I forbear to make any direct comparisons between the sound of the two services; but the atmosphere and setting, the sense of place, the beauty of what lay before one’s eyes — that is another matter. I slumped my tired body into one of those beautiful old wooden stalls, and let the continuous miracle of music and litany do its work, as George Herbert promised it would: “Now I in you without a bodie move, Rising and falling with your wings.”
Jet-lagged as I was, I felt myself lifted by the music floating up toward the wonderful tracery of that fan-vaulted roof, and, in that lifting, I felt my soul breathe and expand.
As I contemplated that ceiling, another poem stirred in my memory, to give me words for what I was experiencing:
These lofty pillars, spread that branching roof
Self-poised, and scooped into ten thousand cells,
Where light and shade repose, where music dwells
Lingering — and wandering on as loth to die;
Like thoughts whose very sweetness yieldeth proof
That they were born for immortality.
Those last six lines of Wordsworth’s sonnet, “Inside of King’s College Chapel, Cambridge”, lift towards the sublime from a poem that, quite frankly, begins with the banal.
“Tax not the royal Saint with vain expense” is not a promising start. Any line that opens with “tax” and ends with “expense” is not likely to woo or enchant the reader.
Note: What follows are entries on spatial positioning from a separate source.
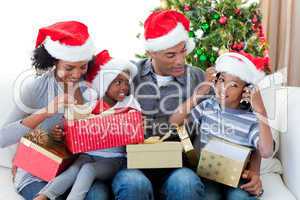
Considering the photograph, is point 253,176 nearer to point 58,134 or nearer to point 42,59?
point 58,134

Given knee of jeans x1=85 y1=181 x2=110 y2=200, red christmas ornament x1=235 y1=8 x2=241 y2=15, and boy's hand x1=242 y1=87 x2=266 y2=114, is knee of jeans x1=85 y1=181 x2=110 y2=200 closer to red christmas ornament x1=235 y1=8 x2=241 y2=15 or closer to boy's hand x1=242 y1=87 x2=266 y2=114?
boy's hand x1=242 y1=87 x2=266 y2=114

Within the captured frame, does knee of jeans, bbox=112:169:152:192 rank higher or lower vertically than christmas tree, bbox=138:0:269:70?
lower

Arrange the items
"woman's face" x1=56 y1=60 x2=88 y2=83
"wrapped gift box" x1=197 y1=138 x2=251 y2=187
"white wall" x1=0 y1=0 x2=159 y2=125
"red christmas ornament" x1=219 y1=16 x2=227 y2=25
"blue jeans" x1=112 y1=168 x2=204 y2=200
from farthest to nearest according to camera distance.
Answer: "white wall" x1=0 y1=0 x2=159 y2=125
"red christmas ornament" x1=219 y1=16 x2=227 y2=25
"woman's face" x1=56 y1=60 x2=88 y2=83
"wrapped gift box" x1=197 y1=138 x2=251 y2=187
"blue jeans" x1=112 y1=168 x2=204 y2=200

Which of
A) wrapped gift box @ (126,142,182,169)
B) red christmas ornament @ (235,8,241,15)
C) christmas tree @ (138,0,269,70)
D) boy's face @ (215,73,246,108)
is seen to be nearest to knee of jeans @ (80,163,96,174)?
wrapped gift box @ (126,142,182,169)

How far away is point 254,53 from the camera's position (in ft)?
8.06

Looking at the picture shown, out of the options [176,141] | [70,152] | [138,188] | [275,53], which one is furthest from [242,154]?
[275,53]

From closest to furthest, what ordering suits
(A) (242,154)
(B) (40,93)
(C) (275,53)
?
(A) (242,154)
(B) (40,93)
(C) (275,53)

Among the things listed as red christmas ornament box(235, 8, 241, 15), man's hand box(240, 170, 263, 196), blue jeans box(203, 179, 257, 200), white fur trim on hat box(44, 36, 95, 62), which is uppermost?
red christmas ornament box(235, 8, 241, 15)

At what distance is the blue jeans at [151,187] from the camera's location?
5.41 ft

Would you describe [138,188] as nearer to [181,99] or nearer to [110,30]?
[181,99]

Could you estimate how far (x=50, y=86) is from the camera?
1.91 metres

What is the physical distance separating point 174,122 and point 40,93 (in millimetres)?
558

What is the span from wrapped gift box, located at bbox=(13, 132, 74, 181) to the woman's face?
0.89ft

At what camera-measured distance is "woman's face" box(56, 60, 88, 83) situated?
6.14 feet
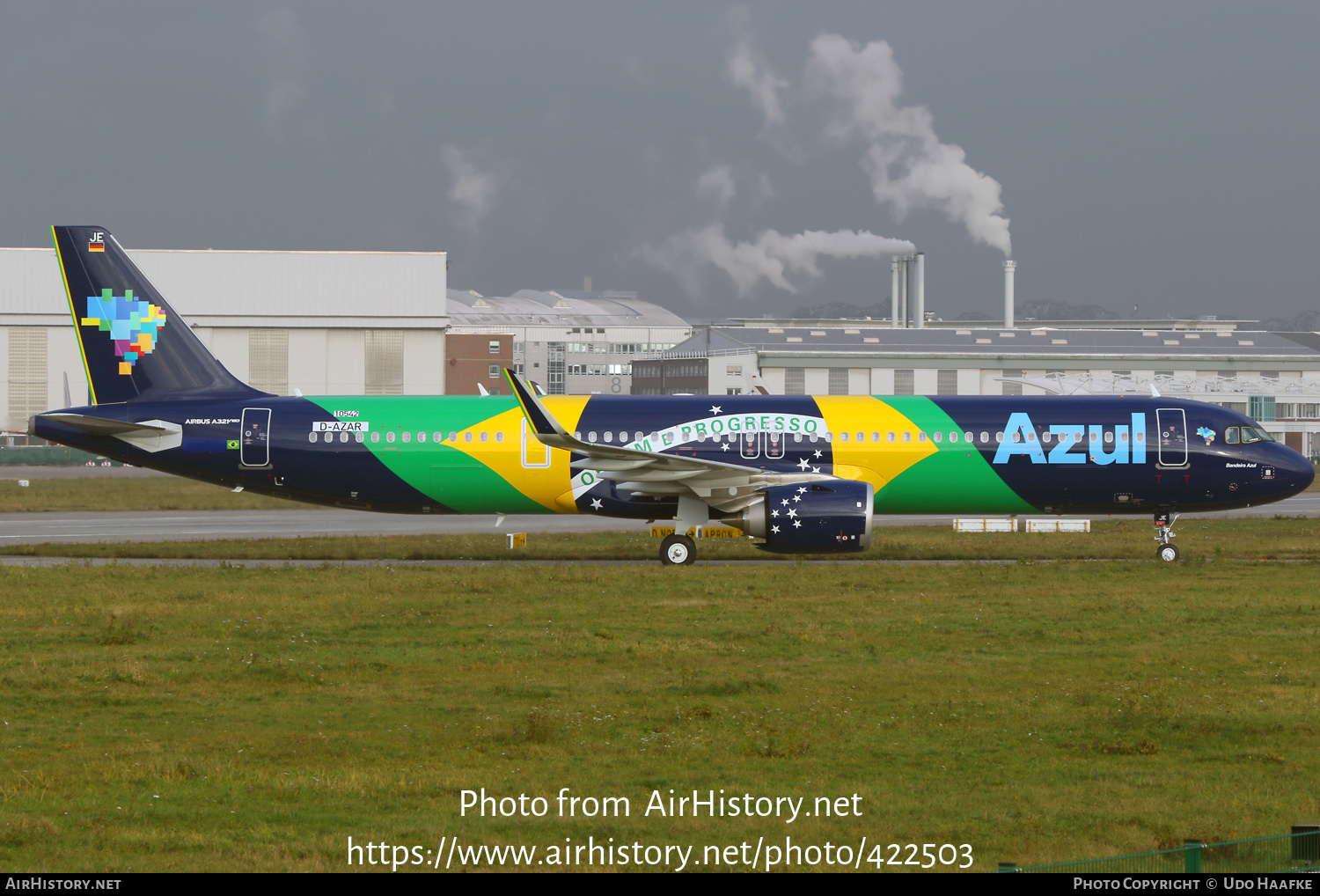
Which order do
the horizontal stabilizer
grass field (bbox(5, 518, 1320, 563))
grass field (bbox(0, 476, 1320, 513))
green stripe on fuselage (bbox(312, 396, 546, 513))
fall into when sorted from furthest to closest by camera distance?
grass field (bbox(0, 476, 1320, 513)), grass field (bbox(5, 518, 1320, 563)), green stripe on fuselage (bbox(312, 396, 546, 513)), the horizontal stabilizer

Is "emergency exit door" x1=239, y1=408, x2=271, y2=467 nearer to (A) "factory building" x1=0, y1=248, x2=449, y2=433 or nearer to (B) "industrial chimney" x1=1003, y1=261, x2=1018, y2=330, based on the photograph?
(A) "factory building" x1=0, y1=248, x2=449, y2=433

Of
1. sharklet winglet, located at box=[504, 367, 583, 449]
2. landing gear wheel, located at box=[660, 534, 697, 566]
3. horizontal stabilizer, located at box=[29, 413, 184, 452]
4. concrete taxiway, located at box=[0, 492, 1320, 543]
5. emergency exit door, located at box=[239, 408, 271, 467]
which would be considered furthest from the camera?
concrete taxiway, located at box=[0, 492, 1320, 543]

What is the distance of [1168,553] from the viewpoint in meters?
34.8

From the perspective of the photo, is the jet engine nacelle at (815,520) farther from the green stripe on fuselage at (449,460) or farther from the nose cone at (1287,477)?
the nose cone at (1287,477)

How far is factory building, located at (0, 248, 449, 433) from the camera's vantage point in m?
100

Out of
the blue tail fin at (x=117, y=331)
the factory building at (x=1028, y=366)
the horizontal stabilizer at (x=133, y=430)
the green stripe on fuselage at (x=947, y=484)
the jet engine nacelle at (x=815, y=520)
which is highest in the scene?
the factory building at (x=1028, y=366)

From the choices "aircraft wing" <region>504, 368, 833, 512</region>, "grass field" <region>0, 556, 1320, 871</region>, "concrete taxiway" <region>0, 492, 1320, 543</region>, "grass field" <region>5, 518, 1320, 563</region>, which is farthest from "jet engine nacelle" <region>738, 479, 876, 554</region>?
"concrete taxiway" <region>0, 492, 1320, 543</region>

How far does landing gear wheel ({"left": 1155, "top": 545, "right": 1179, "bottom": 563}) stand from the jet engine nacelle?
8.52 m

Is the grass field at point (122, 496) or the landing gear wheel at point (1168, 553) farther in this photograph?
the grass field at point (122, 496)

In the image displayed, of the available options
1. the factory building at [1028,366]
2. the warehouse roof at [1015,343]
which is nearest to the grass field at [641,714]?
the factory building at [1028,366]

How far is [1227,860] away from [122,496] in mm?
60285

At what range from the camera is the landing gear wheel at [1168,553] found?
34.6 m

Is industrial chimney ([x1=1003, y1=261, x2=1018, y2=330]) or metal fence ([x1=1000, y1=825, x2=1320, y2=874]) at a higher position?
industrial chimney ([x1=1003, y1=261, x2=1018, y2=330])

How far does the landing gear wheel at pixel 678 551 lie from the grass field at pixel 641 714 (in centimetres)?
494
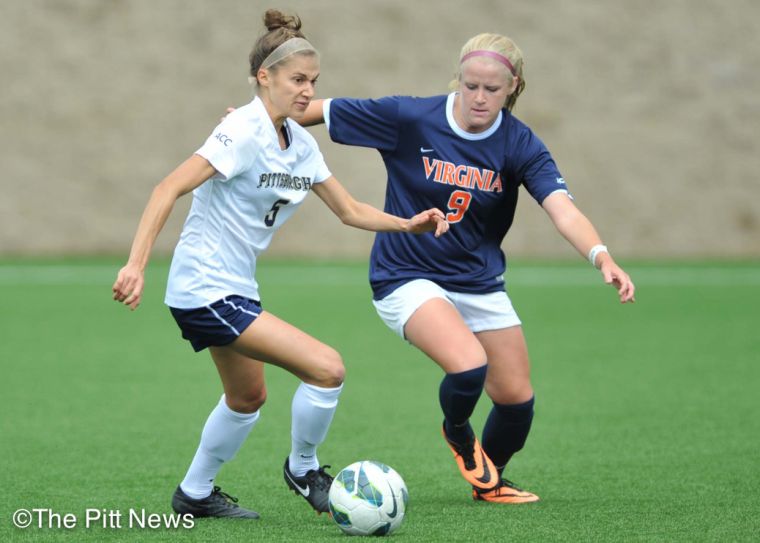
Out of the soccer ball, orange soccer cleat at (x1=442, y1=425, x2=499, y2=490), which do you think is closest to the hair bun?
the soccer ball

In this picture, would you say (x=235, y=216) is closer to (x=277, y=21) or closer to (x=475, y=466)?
(x=277, y=21)

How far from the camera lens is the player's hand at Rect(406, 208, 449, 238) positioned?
14.3 ft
Wordsworth, to be fair on him, was responding to a sniping account of the chapel in William Gilpin’s Picturesque Tours, a book that Wordsworth otherwise admired. After visiting the chapel, Gilpin had written: “Its disproportion disgusts. Such height and such length, united by such straightened parallels, hurts the eye. You feel immured. Henry the Sixth, we are told, spent twelve hundred pounds in adorning the roof. It is a pity he had not spent it in widening the walls.”
No wonder Wordsworth responded as he did:
Tax not the royal Saint with vain expense,
With ill-matched aims the Architect who planned —
Albeit labouring for a scanty band
Of white-robed Scholars only — this immense
And glorious Work of fine intelligence!
There was little sign of that “scanty band of white-robed scholars”, or, nowadays, black-robed scholars, for whom the chapel was built during that particular compline, apart from the white-surpliced choir itself; but we were, nevertheless, a gathering of scholars. I was there as part of an international colloquium on theology and the arts, and there could scarcely have been a better place for such a gathering. If ever there was a work of human art which gives outward and visible expression to the deepest mysteries with which theology is concerned, then it is the chapel in which our intellectual efforts were, on that first evening, consecrated with prayer.
And, whatever the outcome of our deliberations, when they finally find expression as a book, we can aspire only to make, like those who made that chapel, such a “glorious Work of fine intelligence”.